Professor Candid, who led up the small team of software developers in the early 1980s, tells us more: ‘Back in ‘82 we were commissioned to develop a game to popularise general practice. We called it GP Simulator.
‘It was a fast-paced, action-packed platform adventure game, starring Dr Pixel, and was designed to exploit the graphic and sound capabilities of the Sinclair Zx spectrum. It pitted the central character against a number of increasingly infuriating tasks.
‘After watching a blue and yellow loading screen for twenty minutes your first task was to waggle your joystick as fast as you could to help Dr Pixel get through an enormous pile of blood results.

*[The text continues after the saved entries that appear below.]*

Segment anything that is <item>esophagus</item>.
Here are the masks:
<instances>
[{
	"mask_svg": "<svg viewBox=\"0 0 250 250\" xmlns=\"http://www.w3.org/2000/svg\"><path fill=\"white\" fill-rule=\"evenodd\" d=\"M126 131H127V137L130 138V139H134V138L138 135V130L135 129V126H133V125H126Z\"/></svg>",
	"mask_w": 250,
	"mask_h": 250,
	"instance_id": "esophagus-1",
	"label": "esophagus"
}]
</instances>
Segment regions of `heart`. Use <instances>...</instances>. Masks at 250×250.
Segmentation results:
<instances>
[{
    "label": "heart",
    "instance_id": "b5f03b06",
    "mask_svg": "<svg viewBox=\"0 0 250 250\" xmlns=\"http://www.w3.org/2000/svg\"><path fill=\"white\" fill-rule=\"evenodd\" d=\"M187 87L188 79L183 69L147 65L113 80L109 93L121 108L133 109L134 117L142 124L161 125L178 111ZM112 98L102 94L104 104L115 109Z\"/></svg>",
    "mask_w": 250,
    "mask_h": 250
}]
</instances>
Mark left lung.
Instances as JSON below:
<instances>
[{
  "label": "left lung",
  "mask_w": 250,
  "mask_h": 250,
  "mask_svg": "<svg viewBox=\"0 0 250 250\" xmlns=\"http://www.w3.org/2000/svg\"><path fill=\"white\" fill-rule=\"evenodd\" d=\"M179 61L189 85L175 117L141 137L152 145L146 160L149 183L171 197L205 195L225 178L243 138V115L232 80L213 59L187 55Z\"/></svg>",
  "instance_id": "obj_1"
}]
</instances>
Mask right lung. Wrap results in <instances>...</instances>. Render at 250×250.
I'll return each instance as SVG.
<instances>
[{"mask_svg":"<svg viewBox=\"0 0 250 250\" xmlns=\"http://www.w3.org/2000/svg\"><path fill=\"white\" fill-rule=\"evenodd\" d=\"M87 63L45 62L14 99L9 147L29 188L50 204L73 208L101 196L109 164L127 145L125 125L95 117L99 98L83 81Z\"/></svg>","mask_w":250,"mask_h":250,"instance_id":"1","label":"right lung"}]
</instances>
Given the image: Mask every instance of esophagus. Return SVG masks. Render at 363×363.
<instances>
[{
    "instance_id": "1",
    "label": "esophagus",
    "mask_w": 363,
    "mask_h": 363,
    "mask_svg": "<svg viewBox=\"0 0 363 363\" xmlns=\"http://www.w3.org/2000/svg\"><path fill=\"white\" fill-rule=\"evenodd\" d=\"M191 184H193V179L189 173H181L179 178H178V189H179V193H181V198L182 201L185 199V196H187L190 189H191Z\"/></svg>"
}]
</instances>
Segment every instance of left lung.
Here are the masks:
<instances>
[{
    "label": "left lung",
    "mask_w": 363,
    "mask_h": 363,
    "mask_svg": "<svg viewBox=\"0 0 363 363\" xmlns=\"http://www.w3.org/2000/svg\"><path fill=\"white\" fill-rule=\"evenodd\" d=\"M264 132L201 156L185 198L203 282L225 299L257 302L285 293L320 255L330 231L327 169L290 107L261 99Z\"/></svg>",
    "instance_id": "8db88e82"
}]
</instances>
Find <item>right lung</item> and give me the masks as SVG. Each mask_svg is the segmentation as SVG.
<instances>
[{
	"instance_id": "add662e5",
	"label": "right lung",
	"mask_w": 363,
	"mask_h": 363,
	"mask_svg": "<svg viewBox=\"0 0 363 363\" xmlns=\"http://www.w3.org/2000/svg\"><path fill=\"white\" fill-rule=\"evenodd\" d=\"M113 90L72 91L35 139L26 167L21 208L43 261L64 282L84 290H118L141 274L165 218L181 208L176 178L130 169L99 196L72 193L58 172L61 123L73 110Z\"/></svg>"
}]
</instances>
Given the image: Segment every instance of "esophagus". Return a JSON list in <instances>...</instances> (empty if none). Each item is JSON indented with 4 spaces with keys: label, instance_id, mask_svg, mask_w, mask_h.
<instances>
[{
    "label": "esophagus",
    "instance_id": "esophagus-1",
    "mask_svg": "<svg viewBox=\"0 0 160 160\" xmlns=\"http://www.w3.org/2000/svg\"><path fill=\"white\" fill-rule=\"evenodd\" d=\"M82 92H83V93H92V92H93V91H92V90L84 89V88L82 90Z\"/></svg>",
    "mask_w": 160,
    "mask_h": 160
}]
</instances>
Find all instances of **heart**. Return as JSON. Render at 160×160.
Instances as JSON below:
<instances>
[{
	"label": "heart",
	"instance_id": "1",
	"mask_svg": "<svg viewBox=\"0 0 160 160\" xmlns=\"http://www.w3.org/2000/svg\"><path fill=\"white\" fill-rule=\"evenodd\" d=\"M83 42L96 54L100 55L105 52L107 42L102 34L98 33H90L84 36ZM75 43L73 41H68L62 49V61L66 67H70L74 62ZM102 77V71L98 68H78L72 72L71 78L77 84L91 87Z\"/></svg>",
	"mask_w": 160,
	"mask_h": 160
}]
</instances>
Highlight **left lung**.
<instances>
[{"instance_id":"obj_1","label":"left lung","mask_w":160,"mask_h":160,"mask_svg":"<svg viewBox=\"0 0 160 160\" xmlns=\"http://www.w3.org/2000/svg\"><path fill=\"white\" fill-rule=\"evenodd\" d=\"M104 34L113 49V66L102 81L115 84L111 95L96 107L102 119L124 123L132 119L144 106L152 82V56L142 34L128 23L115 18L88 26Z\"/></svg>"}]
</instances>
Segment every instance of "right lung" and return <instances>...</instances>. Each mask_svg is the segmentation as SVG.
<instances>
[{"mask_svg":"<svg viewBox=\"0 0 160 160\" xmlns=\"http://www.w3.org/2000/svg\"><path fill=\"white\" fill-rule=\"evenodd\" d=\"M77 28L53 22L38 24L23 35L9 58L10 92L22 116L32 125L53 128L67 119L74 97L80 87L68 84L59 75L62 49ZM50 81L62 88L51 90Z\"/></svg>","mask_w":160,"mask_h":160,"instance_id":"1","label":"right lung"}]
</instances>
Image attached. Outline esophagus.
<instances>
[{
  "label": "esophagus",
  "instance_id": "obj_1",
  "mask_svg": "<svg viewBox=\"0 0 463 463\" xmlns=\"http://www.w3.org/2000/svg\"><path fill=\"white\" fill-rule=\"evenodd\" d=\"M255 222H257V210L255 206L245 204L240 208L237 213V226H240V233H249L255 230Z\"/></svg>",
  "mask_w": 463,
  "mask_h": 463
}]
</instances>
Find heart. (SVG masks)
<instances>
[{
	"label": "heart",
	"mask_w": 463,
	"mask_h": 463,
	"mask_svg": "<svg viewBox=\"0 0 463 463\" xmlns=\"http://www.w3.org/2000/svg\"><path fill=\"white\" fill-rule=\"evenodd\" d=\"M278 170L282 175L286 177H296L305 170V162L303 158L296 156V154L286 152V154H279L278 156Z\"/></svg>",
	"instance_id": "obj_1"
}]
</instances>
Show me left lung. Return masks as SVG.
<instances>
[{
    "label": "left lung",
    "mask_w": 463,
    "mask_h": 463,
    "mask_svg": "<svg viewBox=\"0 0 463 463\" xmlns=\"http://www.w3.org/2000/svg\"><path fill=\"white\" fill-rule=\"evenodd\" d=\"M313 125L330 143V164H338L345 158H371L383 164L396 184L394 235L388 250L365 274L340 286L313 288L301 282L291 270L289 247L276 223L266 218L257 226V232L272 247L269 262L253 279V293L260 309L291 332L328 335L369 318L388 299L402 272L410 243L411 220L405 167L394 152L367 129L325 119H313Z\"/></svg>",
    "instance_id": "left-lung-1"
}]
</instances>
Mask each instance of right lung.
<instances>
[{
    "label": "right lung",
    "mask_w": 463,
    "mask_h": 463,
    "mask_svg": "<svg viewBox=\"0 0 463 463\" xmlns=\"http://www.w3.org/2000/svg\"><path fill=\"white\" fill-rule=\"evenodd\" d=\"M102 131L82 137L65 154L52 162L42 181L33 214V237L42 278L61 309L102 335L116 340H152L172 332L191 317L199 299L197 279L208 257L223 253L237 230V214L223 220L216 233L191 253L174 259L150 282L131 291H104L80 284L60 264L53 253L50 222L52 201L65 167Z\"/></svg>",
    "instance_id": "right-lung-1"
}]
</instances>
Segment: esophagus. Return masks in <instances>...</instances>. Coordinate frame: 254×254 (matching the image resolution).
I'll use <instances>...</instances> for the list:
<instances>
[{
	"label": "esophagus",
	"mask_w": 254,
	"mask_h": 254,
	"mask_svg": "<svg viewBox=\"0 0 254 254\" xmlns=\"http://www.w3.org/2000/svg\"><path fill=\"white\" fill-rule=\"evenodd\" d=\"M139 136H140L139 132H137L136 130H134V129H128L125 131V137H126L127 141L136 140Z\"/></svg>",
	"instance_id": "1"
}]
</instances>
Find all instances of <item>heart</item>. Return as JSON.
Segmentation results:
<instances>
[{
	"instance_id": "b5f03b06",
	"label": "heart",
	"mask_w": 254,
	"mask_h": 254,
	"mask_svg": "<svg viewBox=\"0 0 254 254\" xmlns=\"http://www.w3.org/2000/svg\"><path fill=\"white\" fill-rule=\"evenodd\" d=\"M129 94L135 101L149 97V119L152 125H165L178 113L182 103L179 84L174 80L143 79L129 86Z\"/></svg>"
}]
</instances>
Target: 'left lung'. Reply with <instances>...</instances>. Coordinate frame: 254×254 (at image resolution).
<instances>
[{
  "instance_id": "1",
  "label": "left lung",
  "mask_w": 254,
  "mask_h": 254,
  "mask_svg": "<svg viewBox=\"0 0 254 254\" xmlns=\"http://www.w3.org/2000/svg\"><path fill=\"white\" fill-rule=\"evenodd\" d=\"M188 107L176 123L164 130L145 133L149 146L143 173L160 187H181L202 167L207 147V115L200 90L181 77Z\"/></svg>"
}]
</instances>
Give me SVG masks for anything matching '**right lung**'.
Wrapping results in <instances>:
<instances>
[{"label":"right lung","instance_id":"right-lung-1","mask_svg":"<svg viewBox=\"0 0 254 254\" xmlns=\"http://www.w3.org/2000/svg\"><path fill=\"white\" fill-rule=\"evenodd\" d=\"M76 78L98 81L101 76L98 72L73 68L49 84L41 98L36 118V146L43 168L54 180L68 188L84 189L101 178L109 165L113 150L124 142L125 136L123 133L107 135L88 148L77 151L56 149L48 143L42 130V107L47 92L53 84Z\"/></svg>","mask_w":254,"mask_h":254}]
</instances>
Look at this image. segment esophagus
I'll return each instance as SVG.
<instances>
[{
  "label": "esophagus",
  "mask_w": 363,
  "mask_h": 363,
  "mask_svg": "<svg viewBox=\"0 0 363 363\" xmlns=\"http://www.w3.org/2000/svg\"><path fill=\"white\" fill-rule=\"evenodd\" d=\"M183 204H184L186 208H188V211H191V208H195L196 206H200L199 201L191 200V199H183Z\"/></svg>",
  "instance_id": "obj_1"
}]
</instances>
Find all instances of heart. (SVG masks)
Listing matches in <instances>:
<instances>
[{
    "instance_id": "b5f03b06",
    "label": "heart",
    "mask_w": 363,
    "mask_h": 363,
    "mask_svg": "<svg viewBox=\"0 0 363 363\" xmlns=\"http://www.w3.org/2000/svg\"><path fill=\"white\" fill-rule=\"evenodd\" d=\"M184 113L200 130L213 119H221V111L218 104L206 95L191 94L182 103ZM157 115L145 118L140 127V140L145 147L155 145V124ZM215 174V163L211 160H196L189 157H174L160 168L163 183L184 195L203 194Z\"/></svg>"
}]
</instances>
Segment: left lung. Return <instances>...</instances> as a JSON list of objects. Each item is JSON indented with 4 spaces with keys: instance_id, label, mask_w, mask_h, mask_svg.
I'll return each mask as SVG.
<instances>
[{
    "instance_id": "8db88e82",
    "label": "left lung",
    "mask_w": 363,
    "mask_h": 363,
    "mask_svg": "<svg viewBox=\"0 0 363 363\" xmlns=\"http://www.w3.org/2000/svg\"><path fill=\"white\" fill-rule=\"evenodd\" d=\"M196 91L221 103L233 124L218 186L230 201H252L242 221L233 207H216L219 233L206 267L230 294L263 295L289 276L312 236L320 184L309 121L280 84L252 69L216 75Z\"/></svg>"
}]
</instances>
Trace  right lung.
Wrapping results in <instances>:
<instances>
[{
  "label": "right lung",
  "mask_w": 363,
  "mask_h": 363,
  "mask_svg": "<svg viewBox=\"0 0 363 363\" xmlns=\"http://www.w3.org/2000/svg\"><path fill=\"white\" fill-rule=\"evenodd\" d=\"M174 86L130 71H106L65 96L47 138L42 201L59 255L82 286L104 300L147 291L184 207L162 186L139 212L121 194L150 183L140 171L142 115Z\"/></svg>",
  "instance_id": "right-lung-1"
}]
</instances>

‘Then, if your hand hadn’t’ dropped off, it was on to the morning surgery where you had to jump over patients running at you from all sides of the screen. To make it a bit more difficult we added in deep wells and flying syringes. I appreciate that there aren’t normally deep wells and flying syringes in general practice but we’d run out of ideas by then.
‘If so much as a pixel brushed against one of the patients, you had to sit for 10 agonising minutes typing questions like, “What does he look like?”, “He looks annoyed” and “Open the door”, “You cannot open the door because the patient is in the way”. The game was a bit like Jet Set Willy with all off the Willy drained out of it.
We had intended to code it for the Commodore 64 but the funding was pulled, and out of embarrassment we buried it in the desert. I appreciate that unless you’re in your mid thirties this wont make any sense, but the box did come with a fake death certificate and a toy stethoscope which meant fun for the whole family.’
Legendary Crash magazine rated GP Simulator two out of 10 and the game was quickly suppressed.
Professor Candid concluded: ‘I was sent a copy of the disinterred game last week and I played it again for the first time in over thirty years.
‘Sure, the graphics are terrible and the idea of falling into a well or being stabbed by a flying syringe is a bit far-fetched, but when I was desperately waggling my Kempston to keep up with the blood results, it did prove to me that general practice is as shit as it’s always been.’
Dr Kevin Hinkley is a GP in Aberdeen.